Objectif 1 - Recopiez la critique des Sept Samouraïs entre « Le seul film » et « début à la fin. », bornes incluses, en substituant « le cinéaste japonais » à « Akira Kurosawa ».
Objectif 2 - Prolongez la critique des Sept Samouraïs au-delà de sa dernière phrase.

Le seul film m'ayant donné envie de mettre à jour une vieille critique. C'est dire le chef d'oeuvre

Je ne vais surement pas faire preuve d’originalité en disant que je considère à l’heure actuelle Akira Kurosawa comme le plus grand réalisateur du 7e art, ou plutôt, pour faire moins péremptoire, comme la réalisateur pour qui j’ai le plus d’admiration.
De même pour moi Les 7 Samouraïs constitue le sommet de son art tant il me parait la cible d’aucun reproche, d’une perfection chirurgicale du début à la fin.
Alors oui, l’histoire en elle même n’a rien de bouleversant, l’action se passe en 1586, une bande de paysan sujette régulière à des raides de brigands de grands chemins décide cette fois ci de faire appel à des samouraïs pour se défendre. Mais pourquoi faire compliquer quand on peut faire simple et bien ?
Le film se divise ainsi en trois parties, d’une part la recherche des différents samouraïs, la préparation des villageois face au futur raid des vandales et enfin l’attaque en elle même, le tout étant brossé avec une minutie tout bonnement stupéfiante, chaque étape étant décrite de façon détaillée (on compte même le nombre de morts sur une "feuille" pardi!), montrant bien le côté tactique et stratégique d'une telle entreprise, au contraire de nombreux films misants tout sur l'affrontement physique, et ce dernier bien sûr présent est aussi concerner par cet aspect analytique rendant les combats encore plus stimulants à regarder. La dernière phase de l'assaut peut d'ailleurs être vue comme la démonstration de la grandeur du film, de toute beauté, tant du point du vue du montage que du découpage de chaque scène, tant le côté chirurgien du réalisateur nippon se trouve ici mis en lumière. Le raide finale, sous un torrent d’eau étant assez impressionnant, et encore plus quand on connait les conditions de tournage.
Une chose que maitrise à merveille (entre autre) Kurosawa dans ce film est le rythme, tout étant parfaitement équilibré, chaque séquence semblant durer exactement le temps nécessaire, ni trop court, ni trop long. Ceci explique donc la vitesse avec laquelle se déroule le film, le spectateur ne voyant tout bonnement pas passer les heures et souhaitant même (enfin là j’évoque ma modeste personne) qu’il se prolonge encore et encore. Finalement, 3h30 ça peut passer à une vitesse folle ...

Comme c’est souvent le cas avec le cinéma japonais, ou en tout cas d’après le peu de films de cet attirant pays que j’ai pu voir, du film se dégage une certaine dimension sociale. Ceci est parfaitement visible par l’opposition entre différentes classes (?) de la société nippone de l’époque, entre les samouraïs (bien qu’il s’agisse plus ici sans doute de Ronins, mais c'est pour le principe) et les paysans. Deux classes si proches et pourtant si lointaines, tant l’une est vue par l’un avec crainte et respect (immodéré) et à l’envers par aversion et supériorité, parfaitement illustré par un samouraï outré de la demande des paysans.
D’ailleurs, Kurosawa, à travers le personnage de Kikuchiyo et son monologue chargé d'émotion met en avant une certaine neutralité, chaque classe étant la cible de ses critiques, ni les paysans ni les samouraïs n’étant au dessus de tout reproche, certains peureux, cupides et par certaines aspects hypocrites tandis que les autres peuvent être vus comme violents et pilleurs, et dans le cas présents arrogants, et donc finalement pas si différents des simples malandrins. Il n'y a pas les bons paysans et les mauvais samouraïs, personne ne peut se draper des oripeaux de la vertu, des deux côtés il y a des défauts et des qualités. Le monde est gris, pas noir ou blanc.

Extraits de données -
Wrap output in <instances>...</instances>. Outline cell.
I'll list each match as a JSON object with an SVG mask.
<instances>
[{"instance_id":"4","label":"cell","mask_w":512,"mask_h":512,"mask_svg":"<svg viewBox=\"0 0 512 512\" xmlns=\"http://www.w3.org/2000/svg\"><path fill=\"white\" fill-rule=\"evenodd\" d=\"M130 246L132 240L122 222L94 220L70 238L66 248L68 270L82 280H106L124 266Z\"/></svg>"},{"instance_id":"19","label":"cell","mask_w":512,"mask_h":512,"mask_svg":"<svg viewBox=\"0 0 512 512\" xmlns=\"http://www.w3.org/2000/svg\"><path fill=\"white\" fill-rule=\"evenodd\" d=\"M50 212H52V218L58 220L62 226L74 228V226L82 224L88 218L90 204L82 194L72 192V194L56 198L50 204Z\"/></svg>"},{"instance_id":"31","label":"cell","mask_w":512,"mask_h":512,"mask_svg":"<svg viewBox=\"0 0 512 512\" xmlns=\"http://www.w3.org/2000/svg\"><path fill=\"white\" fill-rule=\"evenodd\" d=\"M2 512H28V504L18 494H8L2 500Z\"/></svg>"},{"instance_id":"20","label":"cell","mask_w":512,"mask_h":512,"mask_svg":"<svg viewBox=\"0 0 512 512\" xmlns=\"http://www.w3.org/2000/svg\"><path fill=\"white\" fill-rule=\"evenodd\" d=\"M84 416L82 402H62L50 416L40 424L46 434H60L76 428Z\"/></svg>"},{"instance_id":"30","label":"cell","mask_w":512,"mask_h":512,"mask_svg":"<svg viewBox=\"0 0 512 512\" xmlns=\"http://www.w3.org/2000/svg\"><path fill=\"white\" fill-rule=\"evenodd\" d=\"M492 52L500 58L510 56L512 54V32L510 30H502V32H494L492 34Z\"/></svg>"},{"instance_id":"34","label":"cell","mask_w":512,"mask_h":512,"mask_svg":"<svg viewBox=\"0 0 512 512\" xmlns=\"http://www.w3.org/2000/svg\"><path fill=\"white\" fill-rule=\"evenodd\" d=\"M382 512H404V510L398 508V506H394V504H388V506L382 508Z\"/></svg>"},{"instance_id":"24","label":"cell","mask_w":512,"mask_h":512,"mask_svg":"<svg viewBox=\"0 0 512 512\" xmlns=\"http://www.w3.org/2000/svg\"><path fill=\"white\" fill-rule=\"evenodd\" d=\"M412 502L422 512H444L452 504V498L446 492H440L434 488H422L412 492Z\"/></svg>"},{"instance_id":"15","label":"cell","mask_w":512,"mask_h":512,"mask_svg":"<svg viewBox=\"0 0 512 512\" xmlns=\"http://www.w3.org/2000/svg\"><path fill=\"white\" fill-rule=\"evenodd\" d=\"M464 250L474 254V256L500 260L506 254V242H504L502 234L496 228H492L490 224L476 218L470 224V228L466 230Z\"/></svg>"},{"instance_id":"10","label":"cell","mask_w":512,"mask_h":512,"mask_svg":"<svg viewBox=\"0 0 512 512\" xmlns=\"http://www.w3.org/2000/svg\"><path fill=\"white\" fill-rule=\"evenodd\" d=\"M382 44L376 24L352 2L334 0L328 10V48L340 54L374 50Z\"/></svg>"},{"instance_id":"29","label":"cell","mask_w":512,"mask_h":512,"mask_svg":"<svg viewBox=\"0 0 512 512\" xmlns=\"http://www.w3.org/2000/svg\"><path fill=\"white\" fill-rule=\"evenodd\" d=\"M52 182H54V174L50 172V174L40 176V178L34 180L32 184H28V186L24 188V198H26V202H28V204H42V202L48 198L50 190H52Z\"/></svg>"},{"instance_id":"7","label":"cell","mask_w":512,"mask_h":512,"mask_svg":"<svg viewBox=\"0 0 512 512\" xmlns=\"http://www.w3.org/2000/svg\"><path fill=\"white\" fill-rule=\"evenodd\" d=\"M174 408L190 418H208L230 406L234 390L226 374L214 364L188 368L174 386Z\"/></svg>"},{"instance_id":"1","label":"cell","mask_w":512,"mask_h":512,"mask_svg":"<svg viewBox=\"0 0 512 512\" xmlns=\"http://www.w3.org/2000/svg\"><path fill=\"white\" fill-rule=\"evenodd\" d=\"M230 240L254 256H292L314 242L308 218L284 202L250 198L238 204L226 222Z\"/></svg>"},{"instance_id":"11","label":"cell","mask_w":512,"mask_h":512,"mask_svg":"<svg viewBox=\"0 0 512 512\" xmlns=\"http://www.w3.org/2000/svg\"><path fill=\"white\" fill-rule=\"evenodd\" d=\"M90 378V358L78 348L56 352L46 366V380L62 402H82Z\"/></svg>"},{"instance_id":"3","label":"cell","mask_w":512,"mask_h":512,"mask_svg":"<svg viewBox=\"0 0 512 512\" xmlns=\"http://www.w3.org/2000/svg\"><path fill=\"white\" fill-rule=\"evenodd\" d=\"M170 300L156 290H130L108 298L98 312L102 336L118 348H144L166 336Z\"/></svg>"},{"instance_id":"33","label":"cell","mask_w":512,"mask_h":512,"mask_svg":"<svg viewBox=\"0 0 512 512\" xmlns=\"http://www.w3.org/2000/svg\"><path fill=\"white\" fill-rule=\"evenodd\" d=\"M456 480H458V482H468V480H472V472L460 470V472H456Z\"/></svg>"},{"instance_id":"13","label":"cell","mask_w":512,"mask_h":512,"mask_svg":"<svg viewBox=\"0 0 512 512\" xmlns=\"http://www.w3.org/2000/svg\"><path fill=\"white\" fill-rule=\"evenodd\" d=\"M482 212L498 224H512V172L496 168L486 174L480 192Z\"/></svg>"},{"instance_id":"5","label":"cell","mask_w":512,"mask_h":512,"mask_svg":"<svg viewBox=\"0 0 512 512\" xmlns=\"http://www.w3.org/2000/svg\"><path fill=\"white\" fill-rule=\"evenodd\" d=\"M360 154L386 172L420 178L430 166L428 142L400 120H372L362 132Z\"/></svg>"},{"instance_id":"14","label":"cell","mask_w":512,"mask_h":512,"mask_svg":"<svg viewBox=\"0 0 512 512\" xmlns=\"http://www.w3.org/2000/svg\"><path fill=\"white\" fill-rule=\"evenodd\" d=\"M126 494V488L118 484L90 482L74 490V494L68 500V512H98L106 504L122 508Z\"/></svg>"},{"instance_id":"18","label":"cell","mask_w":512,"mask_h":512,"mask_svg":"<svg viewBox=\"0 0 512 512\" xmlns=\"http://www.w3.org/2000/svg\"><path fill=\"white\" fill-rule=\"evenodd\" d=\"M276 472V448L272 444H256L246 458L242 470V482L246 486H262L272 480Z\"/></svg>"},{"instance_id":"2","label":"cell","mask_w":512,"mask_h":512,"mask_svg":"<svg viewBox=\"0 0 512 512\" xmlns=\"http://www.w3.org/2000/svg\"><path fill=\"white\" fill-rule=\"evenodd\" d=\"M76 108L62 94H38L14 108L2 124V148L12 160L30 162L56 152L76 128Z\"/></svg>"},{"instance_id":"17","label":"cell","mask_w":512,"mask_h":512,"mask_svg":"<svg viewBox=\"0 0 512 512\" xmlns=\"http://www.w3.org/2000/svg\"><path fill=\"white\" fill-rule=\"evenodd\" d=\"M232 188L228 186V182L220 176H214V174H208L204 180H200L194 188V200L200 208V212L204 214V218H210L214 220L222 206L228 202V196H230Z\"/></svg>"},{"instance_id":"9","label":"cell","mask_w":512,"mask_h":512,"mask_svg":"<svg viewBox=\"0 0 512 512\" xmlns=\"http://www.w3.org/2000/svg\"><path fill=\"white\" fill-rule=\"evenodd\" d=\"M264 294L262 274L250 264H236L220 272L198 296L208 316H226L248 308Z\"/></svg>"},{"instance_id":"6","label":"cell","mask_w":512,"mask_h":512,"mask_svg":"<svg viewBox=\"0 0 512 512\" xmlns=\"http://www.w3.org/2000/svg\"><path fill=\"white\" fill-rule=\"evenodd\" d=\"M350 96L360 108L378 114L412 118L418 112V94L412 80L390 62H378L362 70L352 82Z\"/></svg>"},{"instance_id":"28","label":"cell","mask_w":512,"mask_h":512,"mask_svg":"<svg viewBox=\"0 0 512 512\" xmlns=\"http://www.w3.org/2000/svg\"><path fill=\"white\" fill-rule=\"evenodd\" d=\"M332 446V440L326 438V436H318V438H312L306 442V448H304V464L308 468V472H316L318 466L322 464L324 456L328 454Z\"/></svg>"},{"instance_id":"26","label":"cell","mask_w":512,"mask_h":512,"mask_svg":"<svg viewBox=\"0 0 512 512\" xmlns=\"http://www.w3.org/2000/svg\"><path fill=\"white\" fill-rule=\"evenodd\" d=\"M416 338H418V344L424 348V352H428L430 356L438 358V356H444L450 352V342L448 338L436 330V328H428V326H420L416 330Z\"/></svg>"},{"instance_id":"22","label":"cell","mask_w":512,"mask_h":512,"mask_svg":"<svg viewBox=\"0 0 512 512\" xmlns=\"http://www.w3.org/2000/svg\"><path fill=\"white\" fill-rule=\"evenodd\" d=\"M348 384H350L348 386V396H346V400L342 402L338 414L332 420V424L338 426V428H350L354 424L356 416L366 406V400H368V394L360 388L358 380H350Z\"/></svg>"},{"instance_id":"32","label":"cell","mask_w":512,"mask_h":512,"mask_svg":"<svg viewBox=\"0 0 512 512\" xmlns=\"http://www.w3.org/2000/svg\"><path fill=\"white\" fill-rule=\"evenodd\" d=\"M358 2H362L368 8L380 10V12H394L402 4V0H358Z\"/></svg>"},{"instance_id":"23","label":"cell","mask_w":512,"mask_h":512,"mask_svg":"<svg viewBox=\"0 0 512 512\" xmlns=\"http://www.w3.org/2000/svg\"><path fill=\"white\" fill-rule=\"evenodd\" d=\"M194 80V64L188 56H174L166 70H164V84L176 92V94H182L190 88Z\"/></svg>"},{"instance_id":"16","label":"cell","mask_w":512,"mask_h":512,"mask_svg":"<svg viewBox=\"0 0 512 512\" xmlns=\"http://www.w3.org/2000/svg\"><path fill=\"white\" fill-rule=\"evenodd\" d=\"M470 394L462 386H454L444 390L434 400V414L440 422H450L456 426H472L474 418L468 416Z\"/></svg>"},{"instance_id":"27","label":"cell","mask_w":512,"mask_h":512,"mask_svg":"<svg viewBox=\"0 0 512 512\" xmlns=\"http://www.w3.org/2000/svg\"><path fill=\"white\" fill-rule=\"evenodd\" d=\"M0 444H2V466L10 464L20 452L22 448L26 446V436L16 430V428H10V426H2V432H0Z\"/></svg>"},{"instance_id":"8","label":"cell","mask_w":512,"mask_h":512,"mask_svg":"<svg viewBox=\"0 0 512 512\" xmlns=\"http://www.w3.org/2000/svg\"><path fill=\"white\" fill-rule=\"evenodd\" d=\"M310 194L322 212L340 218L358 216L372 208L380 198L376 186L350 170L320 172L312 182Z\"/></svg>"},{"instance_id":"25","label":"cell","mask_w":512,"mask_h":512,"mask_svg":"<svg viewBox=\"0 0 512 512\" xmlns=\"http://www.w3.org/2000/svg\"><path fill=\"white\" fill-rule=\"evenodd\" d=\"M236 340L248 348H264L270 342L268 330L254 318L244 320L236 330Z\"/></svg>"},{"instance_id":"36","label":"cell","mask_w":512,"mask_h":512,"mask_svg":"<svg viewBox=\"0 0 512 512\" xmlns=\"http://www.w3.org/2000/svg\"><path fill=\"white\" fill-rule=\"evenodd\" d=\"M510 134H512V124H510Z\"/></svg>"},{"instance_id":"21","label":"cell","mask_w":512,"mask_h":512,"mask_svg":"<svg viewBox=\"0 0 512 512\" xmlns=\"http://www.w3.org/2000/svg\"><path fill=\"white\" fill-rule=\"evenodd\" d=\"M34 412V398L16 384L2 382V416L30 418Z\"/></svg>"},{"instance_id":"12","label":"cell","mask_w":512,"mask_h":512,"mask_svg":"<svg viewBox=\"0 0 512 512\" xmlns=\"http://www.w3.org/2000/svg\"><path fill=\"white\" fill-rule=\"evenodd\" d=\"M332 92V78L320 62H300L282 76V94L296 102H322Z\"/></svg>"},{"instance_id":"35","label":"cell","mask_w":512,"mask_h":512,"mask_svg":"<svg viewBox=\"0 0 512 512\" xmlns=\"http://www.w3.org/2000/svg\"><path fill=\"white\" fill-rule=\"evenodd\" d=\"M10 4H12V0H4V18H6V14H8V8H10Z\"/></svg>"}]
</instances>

Réponse rédigée 1 -
Le seul film m'ayant donné envie de mettre à jour une vieille critique. C'est dire le chef d'oeuvre

Je ne vais surement pas faire preuve d’originalité en disant que je considère à l’heure actuelle le cinéaste japonais comme le plus grand réalisateur du 7e art, ou plutôt, pour faire moins péremptoire, comme la réalisateur pour qui j’ai le plus d’admiration.
De même pour moi Les 7 Samouraïs constitue le sommet de son art tant il me parait la cible d’aucun reproche, d’une perfection chirurgicale du début à la fin.

Réponse rédigée 2 -
Pour autant, il est tout de même touchant de voir les relations qui se nouent et évoluent entre ces personnes de deux mondes différents, les uns ayant finalement une influence positive sur les autres, comme ces paysans s’enhardissant pendant le combat, mettant de côté leurs peurs (légitimes) de l’affrontement et combattant avec conviction et détermination, comme l’illustre le trépas de ce paysan qui même au seuil de la mort clame qu’il a bien « tenu sa position ». A noter aussi le personnage de Kikuchiyo incarné par le superbe et charismatique Toshiro Mifune créant une sorte de passerelle entre les deux mondes, des connexions entre les deux classes, « samouraï » venu d’une famille de paysan et sans doute le personnage le plus attachant du film, de part son énergie, sa fougue, sa détermination, son panache, sa drôlerie (parfois involontaire). Bien entendu, ses autres compères ne sont pas en reste, entre le maitre du sabre mutique, le vieux sage calculateur et stratège et le jeune padawan, il y a vraiment de tout et l’ensemble de l’équipe est vraiment complémentaire.

On parlait justement d’humour, et un autre grand trait du chef d’oeuvre d’Akira Kurosawa est la présence d’une palette d’émotions et de sentiments très large dans les 7 samouraïs. Le film est parfois humoristique, rempli et débordant de joie, notamment par la présence de ce boute en train de Kikuchiyo et des autres personnages hauts en couleur, mais il y a aussi de l’amour entre le jeune samouraï et une paysanne (mais qui ne franchira pas la barrière des classes), encore et surtout une certaine tension dramatique tout au long du film, notamment par la mort successive et régulière de samouraïs ainsi que de paysan. Et on peut même dire que les 7 samouraïs reste un film sérieux avant tout, et ceci est très clairement perceptible lors de la dernière séquence du film, montrant encore une fois la ligne de séparation entre les deux classes évoquées précédemment, tout en opposition, entre d’un côté les paysans heureux de leur victoire contre les bandits et célébrant ce succès avec entrain alors que la joie elle n’est point présente du côté des samouraïs, et comme le dit le personnage de Shimada « encore une fois c’est un combat perdu. Les paysans sont les vainqueurs. Pas nous ». Comme si en définitive, les samouraïs étaient la classe de l’éternel désillusion, se battant, mourant, mais finalement, jamais pour son propre compte.


Voilà juste quelques modestes mots pour un immense chef d’oeuvre (pléonasme ?).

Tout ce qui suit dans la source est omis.